Извлечённый текст:
........

Плисецкая говорила, что если она что-то и создала, что останется в истории мирового балета, то это именно Кармен. Фото РИА Новости
Недавно слушала интервью Николая Цискаридзе, и меня поразило его детское воспоминание о Плисецкой. Я так поняла, это был первый раз, когда он увидел ее на сцене. В тот вечер она исполняла Кармен. Билетов было не достать, но мама Николая Максимовича каким-то чудом всегда находила возможность попасть с сыном на самые значимые театральные события. А «Кармен-сюита» с Майей Михайловной – это точно событие.
И я так поняла, что его поразил не столько сам спектакль, сколько ее первое появление. Когда во время увертюры в оркестре постепенно нарастает тремоло и медленно раздвигается занавес (а по сценографии сцена практически пуста, только голова быка на заднике и деревянные стены арены), и вот в центре стоит она! Настоящая Кармен! Я помню этот момент только на видео – как она, выставив ногу в сторону, уперев руки в бока, смотрит прямо в вас. Не на вас, а именно в вас. Словно вызывает вас на поединок. И если даже на записи ее взгляд рождал мурашки, могу себе представить, насколько мощно это ощущалось вживую.

........

Задание A:
Ответьте на вопросы по тексту о Плисецкой, помечая ответы так же:
(i) Какую свою работу Плисецкая называла тем, что останется в истории мирового балета?
(ii) Кто всегда находил возможность попасть вместе с Николаем Цискаридзе на самые значимые театральные события?
(iii) Что, кроме героини, видно на сцене по сценографии в момент, когда раздвигается занавес?
Задание B: Изложите текст о Плисецкой в двух предложениях.
Приведённые далее материалы взяты из иного источника.

........

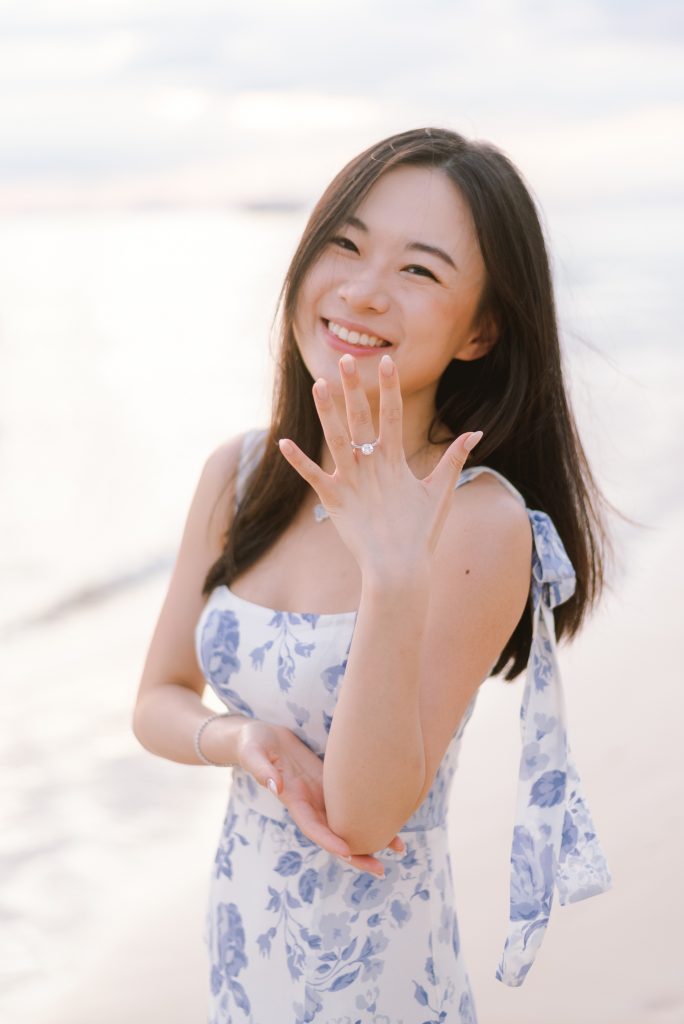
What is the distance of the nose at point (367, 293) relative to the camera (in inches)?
82.8

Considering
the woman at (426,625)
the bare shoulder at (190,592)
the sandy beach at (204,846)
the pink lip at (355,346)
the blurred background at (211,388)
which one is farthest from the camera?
the blurred background at (211,388)

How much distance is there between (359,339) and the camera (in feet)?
7.00

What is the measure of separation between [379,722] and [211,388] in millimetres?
8560

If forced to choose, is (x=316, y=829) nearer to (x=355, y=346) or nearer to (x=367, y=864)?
(x=367, y=864)

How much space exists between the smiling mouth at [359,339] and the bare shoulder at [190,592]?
1.53 feet

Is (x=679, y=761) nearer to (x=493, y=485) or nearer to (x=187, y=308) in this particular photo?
(x=493, y=485)

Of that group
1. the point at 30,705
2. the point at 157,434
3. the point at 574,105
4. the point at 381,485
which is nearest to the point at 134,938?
the point at 30,705

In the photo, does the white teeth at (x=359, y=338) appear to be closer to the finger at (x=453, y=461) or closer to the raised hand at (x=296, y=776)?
the finger at (x=453, y=461)

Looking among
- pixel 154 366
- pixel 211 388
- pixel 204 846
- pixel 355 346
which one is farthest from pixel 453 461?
pixel 154 366

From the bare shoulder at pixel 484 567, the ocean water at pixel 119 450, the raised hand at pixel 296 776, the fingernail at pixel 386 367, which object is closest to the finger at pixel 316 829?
the raised hand at pixel 296 776

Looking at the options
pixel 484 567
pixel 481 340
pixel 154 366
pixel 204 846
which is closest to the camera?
pixel 484 567

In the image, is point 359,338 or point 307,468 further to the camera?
point 359,338

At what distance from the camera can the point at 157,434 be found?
9.10 m

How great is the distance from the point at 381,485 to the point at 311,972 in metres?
0.85
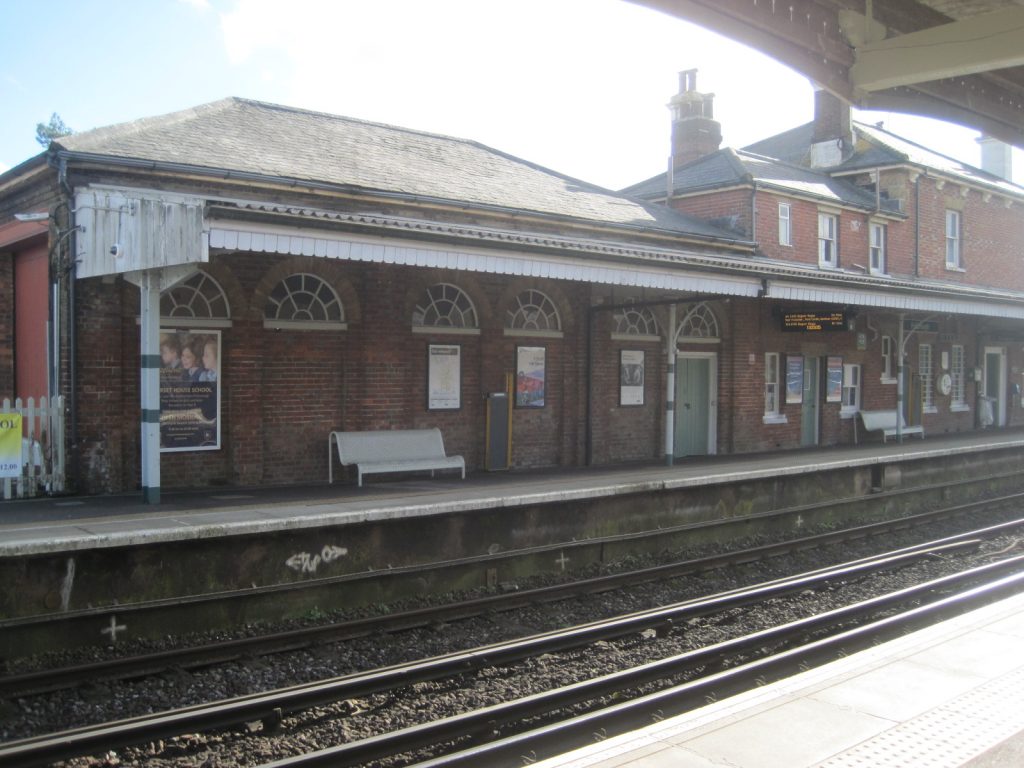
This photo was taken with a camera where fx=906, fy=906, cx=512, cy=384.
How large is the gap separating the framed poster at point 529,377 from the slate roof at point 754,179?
7.42 metres

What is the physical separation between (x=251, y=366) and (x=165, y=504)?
235 centimetres

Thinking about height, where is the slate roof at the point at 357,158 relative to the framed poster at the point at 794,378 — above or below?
above

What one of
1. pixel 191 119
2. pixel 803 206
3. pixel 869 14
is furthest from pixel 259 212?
pixel 803 206

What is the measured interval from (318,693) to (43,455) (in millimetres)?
5802

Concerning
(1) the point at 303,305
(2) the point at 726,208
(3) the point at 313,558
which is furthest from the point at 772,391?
(3) the point at 313,558

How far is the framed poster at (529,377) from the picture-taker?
14211mm

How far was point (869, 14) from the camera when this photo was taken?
8.14m

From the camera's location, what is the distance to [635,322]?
52.4 ft

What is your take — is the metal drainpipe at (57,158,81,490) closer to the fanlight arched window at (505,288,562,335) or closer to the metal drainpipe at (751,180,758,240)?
the fanlight arched window at (505,288,562,335)

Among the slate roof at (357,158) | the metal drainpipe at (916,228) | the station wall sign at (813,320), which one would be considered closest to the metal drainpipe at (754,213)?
the slate roof at (357,158)

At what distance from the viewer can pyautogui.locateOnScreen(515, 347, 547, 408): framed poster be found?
14.2 metres

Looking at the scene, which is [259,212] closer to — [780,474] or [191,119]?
[191,119]

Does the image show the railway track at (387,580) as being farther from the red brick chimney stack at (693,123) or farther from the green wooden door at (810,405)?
the red brick chimney stack at (693,123)

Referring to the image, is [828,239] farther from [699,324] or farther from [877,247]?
[699,324]
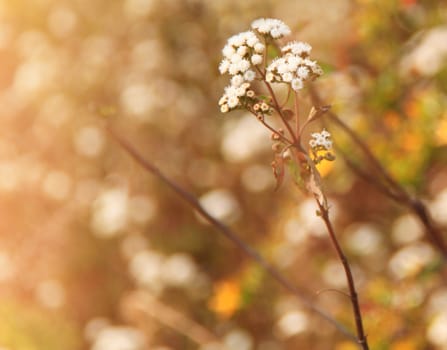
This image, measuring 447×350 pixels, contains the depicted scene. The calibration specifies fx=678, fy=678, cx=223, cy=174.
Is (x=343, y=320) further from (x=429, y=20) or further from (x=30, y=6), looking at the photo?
(x=30, y=6)

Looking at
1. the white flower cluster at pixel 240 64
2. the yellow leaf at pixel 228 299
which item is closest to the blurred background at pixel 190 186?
the yellow leaf at pixel 228 299

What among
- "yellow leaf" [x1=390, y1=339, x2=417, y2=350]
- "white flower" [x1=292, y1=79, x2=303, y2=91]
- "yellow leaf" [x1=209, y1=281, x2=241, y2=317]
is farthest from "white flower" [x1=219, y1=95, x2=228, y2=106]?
"yellow leaf" [x1=209, y1=281, x2=241, y2=317]

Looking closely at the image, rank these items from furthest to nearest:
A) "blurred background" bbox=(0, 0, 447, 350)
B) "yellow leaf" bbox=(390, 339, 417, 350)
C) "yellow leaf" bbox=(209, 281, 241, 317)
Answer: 1. "yellow leaf" bbox=(209, 281, 241, 317)
2. "blurred background" bbox=(0, 0, 447, 350)
3. "yellow leaf" bbox=(390, 339, 417, 350)

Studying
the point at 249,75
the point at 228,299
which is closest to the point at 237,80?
the point at 249,75

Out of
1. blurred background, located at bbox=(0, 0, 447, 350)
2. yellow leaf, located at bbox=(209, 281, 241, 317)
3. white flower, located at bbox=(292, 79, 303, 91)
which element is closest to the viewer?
white flower, located at bbox=(292, 79, 303, 91)

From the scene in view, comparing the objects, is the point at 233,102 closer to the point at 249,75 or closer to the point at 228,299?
the point at 249,75

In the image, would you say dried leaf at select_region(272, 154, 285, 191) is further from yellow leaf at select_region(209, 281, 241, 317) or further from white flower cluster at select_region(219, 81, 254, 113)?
yellow leaf at select_region(209, 281, 241, 317)
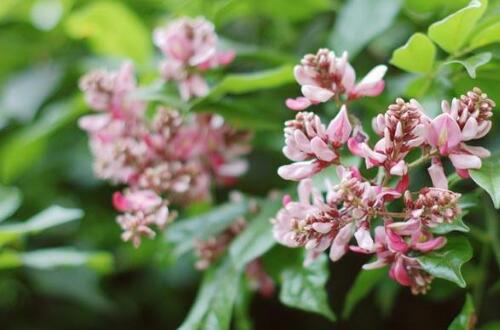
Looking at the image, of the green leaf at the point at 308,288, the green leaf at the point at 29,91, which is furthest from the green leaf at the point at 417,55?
the green leaf at the point at 29,91

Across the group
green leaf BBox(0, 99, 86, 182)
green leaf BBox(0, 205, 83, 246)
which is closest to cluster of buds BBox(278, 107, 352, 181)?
green leaf BBox(0, 205, 83, 246)

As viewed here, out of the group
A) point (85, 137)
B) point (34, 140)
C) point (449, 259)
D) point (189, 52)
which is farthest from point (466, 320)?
point (85, 137)

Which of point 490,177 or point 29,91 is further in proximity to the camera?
point 29,91

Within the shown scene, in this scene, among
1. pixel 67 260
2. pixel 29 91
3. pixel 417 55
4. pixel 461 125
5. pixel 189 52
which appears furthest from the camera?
pixel 29 91

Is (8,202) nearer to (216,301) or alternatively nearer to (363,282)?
(216,301)

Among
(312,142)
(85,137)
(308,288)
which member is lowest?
(85,137)

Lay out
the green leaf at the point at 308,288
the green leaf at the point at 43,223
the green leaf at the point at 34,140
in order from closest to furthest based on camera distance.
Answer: the green leaf at the point at 308,288 → the green leaf at the point at 43,223 → the green leaf at the point at 34,140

........

Полный ответ A:
(i) Кармен.
(ii) Мама Николая Максимовича.
(iii) Голова быка на заднике и деревянные стены арены.

Полный ответ B: В тексте приводится услышанное в интервью детское воспоминание Николая Цискаридзе о Майе Плисецкой в «Кармен-сюите». Больше всего его поразило её первое появление: на почти пустой сцене она стоит в центре, уперев руки в бока, и смотрит прямо в зрителя, словно вызывая его на поединок.